1984 (português)

Sentou-se quieto outra vez, mãos cruzadas sobre o joelho. Antes de ser levado para lá, estivera em outro lugar, que devia ser uma prisão comum ou um depósito temporário usado pelas patrulhas. Não sabia quanto tempo ficara ali; algumas horas, de qualquer forma; sem relógio e sem luz do dia, era difícil calcular o tempo. Era um lugar barulhento e malcheiroso. Tinha sido levado para uma cela parecida com aquela de agora, só que imunda e lotada o tempo todo com dez, quinze pessoas. A maioria delas era de criminosos comuns, porém havia alguns presos políticos. Sentara-se em silêncio com as costas apoiadas na parede, empurrado por corpos sujos, tomado demais pelo medo e pela dor no estômago para sentir maior interesse pelo que o cercava, mas ainda assim percebendo a espantosa diferença entre a atitude dos prisioneiros do Partido e os outros.
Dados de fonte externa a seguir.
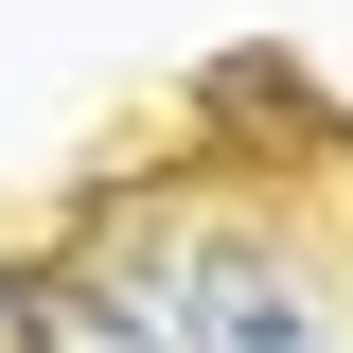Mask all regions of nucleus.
Segmentation results:
<instances>
[{
	"mask_svg": "<svg viewBox=\"0 0 353 353\" xmlns=\"http://www.w3.org/2000/svg\"><path fill=\"white\" fill-rule=\"evenodd\" d=\"M176 353H318V336H301V301H283L265 265H212V301L176 318Z\"/></svg>",
	"mask_w": 353,
	"mask_h": 353,
	"instance_id": "f257e3e1",
	"label": "nucleus"
}]
</instances>
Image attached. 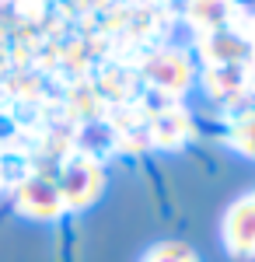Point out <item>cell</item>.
<instances>
[{
  "label": "cell",
  "instance_id": "8992f818",
  "mask_svg": "<svg viewBox=\"0 0 255 262\" xmlns=\"http://www.w3.org/2000/svg\"><path fill=\"white\" fill-rule=\"evenodd\" d=\"M0 185H4V171H0Z\"/></svg>",
  "mask_w": 255,
  "mask_h": 262
},
{
  "label": "cell",
  "instance_id": "5b68a950",
  "mask_svg": "<svg viewBox=\"0 0 255 262\" xmlns=\"http://www.w3.org/2000/svg\"><path fill=\"white\" fill-rule=\"evenodd\" d=\"M231 143H235L241 154L255 158V112L252 116H241V119L231 126Z\"/></svg>",
  "mask_w": 255,
  "mask_h": 262
},
{
  "label": "cell",
  "instance_id": "6da1fadb",
  "mask_svg": "<svg viewBox=\"0 0 255 262\" xmlns=\"http://www.w3.org/2000/svg\"><path fill=\"white\" fill-rule=\"evenodd\" d=\"M220 234H224L227 255H235L241 262L255 259V192H245L241 200H235L227 206Z\"/></svg>",
  "mask_w": 255,
  "mask_h": 262
},
{
  "label": "cell",
  "instance_id": "3957f363",
  "mask_svg": "<svg viewBox=\"0 0 255 262\" xmlns=\"http://www.w3.org/2000/svg\"><path fill=\"white\" fill-rule=\"evenodd\" d=\"M14 203H18L21 213H28L35 221H53V217H59L67 210L63 200H59L56 182L42 179V175H28V179L21 182L18 189H14Z\"/></svg>",
  "mask_w": 255,
  "mask_h": 262
},
{
  "label": "cell",
  "instance_id": "7a4b0ae2",
  "mask_svg": "<svg viewBox=\"0 0 255 262\" xmlns=\"http://www.w3.org/2000/svg\"><path fill=\"white\" fill-rule=\"evenodd\" d=\"M56 189H59L63 206L80 210V206H88V203L101 192V168L91 161V158H74V161L63 168Z\"/></svg>",
  "mask_w": 255,
  "mask_h": 262
},
{
  "label": "cell",
  "instance_id": "277c9868",
  "mask_svg": "<svg viewBox=\"0 0 255 262\" xmlns=\"http://www.w3.org/2000/svg\"><path fill=\"white\" fill-rule=\"evenodd\" d=\"M143 262H199V259H196V252H193L189 245L161 242V245H154V248L143 255Z\"/></svg>",
  "mask_w": 255,
  "mask_h": 262
}]
</instances>
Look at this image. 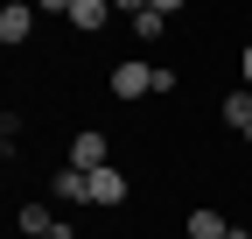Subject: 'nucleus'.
Here are the masks:
<instances>
[{"instance_id": "1", "label": "nucleus", "mask_w": 252, "mask_h": 239, "mask_svg": "<svg viewBox=\"0 0 252 239\" xmlns=\"http://www.w3.org/2000/svg\"><path fill=\"white\" fill-rule=\"evenodd\" d=\"M154 71H161V64H112V99H147L154 92Z\"/></svg>"}, {"instance_id": "2", "label": "nucleus", "mask_w": 252, "mask_h": 239, "mask_svg": "<svg viewBox=\"0 0 252 239\" xmlns=\"http://www.w3.org/2000/svg\"><path fill=\"white\" fill-rule=\"evenodd\" d=\"M105 155H112V148H105V134H98V127H84V134L70 141V169H84V176H98V169H112Z\"/></svg>"}, {"instance_id": "3", "label": "nucleus", "mask_w": 252, "mask_h": 239, "mask_svg": "<svg viewBox=\"0 0 252 239\" xmlns=\"http://www.w3.org/2000/svg\"><path fill=\"white\" fill-rule=\"evenodd\" d=\"M126 21H133V36H147V42H154V36L175 21V7H168V0H140V7H126Z\"/></svg>"}, {"instance_id": "4", "label": "nucleus", "mask_w": 252, "mask_h": 239, "mask_svg": "<svg viewBox=\"0 0 252 239\" xmlns=\"http://www.w3.org/2000/svg\"><path fill=\"white\" fill-rule=\"evenodd\" d=\"M49 197H56V204H91V176L63 162V169H56V183H49Z\"/></svg>"}, {"instance_id": "5", "label": "nucleus", "mask_w": 252, "mask_h": 239, "mask_svg": "<svg viewBox=\"0 0 252 239\" xmlns=\"http://www.w3.org/2000/svg\"><path fill=\"white\" fill-rule=\"evenodd\" d=\"M28 28H35V7H21V0H14V7H0V42H28Z\"/></svg>"}, {"instance_id": "6", "label": "nucleus", "mask_w": 252, "mask_h": 239, "mask_svg": "<svg viewBox=\"0 0 252 239\" xmlns=\"http://www.w3.org/2000/svg\"><path fill=\"white\" fill-rule=\"evenodd\" d=\"M14 225H21L28 239H49V232H56V211H49V204H21V211H14Z\"/></svg>"}, {"instance_id": "7", "label": "nucleus", "mask_w": 252, "mask_h": 239, "mask_svg": "<svg viewBox=\"0 0 252 239\" xmlns=\"http://www.w3.org/2000/svg\"><path fill=\"white\" fill-rule=\"evenodd\" d=\"M105 21H112L105 0H70V28H84V36H91V28H105Z\"/></svg>"}, {"instance_id": "8", "label": "nucleus", "mask_w": 252, "mask_h": 239, "mask_svg": "<svg viewBox=\"0 0 252 239\" xmlns=\"http://www.w3.org/2000/svg\"><path fill=\"white\" fill-rule=\"evenodd\" d=\"M91 204H126V176L119 169H98V176H91Z\"/></svg>"}, {"instance_id": "9", "label": "nucleus", "mask_w": 252, "mask_h": 239, "mask_svg": "<svg viewBox=\"0 0 252 239\" xmlns=\"http://www.w3.org/2000/svg\"><path fill=\"white\" fill-rule=\"evenodd\" d=\"M189 239H231V225H224V211H189V225H182Z\"/></svg>"}, {"instance_id": "10", "label": "nucleus", "mask_w": 252, "mask_h": 239, "mask_svg": "<svg viewBox=\"0 0 252 239\" xmlns=\"http://www.w3.org/2000/svg\"><path fill=\"white\" fill-rule=\"evenodd\" d=\"M224 127H231V134H245V127H252V92H245V84L224 99Z\"/></svg>"}, {"instance_id": "11", "label": "nucleus", "mask_w": 252, "mask_h": 239, "mask_svg": "<svg viewBox=\"0 0 252 239\" xmlns=\"http://www.w3.org/2000/svg\"><path fill=\"white\" fill-rule=\"evenodd\" d=\"M238 71H245V92H252V42H245V56H238Z\"/></svg>"}, {"instance_id": "12", "label": "nucleus", "mask_w": 252, "mask_h": 239, "mask_svg": "<svg viewBox=\"0 0 252 239\" xmlns=\"http://www.w3.org/2000/svg\"><path fill=\"white\" fill-rule=\"evenodd\" d=\"M49 239H77V232H70V225H63V218H56V232H49Z\"/></svg>"}, {"instance_id": "13", "label": "nucleus", "mask_w": 252, "mask_h": 239, "mask_svg": "<svg viewBox=\"0 0 252 239\" xmlns=\"http://www.w3.org/2000/svg\"><path fill=\"white\" fill-rule=\"evenodd\" d=\"M245 148H252V127H245Z\"/></svg>"}]
</instances>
Os do Partido estavam sempre em silêncio e aterrorizados, enquanto os criminosos comuns pareciam não dar a mínima para ninguém. Insultavam os guardas aos berros, defendiam-se ferozmente quando seus pertences eram confiscados, escreviam palavras obscenas no chão, comiam alimentos que tiravam de esconderijos misteriosos na roupa e até gritavam mais alto que a teletela quando ela procurava restabelecer a ordem. Por outro lado, alguns pareciam manter boas relações com os guardas, que chamavam por apelidos e os quais tentavam subornar passando cigarros pelo postigo da porta. Os guardas também tratavam os criminosos comuns com certa tolerância, mesmo nas ocasiões em que eram obrigados a usar de brutalidade. Falava-se muito sobre os campos de trabalho forçado para onde a maioria daqueles presos supunha que seria enviada. Pelo que Winston entendeu, os campos “não eram problema” desde que você tivesse bons contatos e conhecesse as manhas. Havia suborno, favoritismo e extorsão de todo tipo, havia homossexualidade e prostituição, havia até álcool clandestino, destilado de batatas. Os cargos de confiança eram reservados para os criminosos comuns, em especial os malfeitores e assassinos, que formavam uma espécie de aristocracia. Todo o trabalho sujo era feito pelos presos políticos.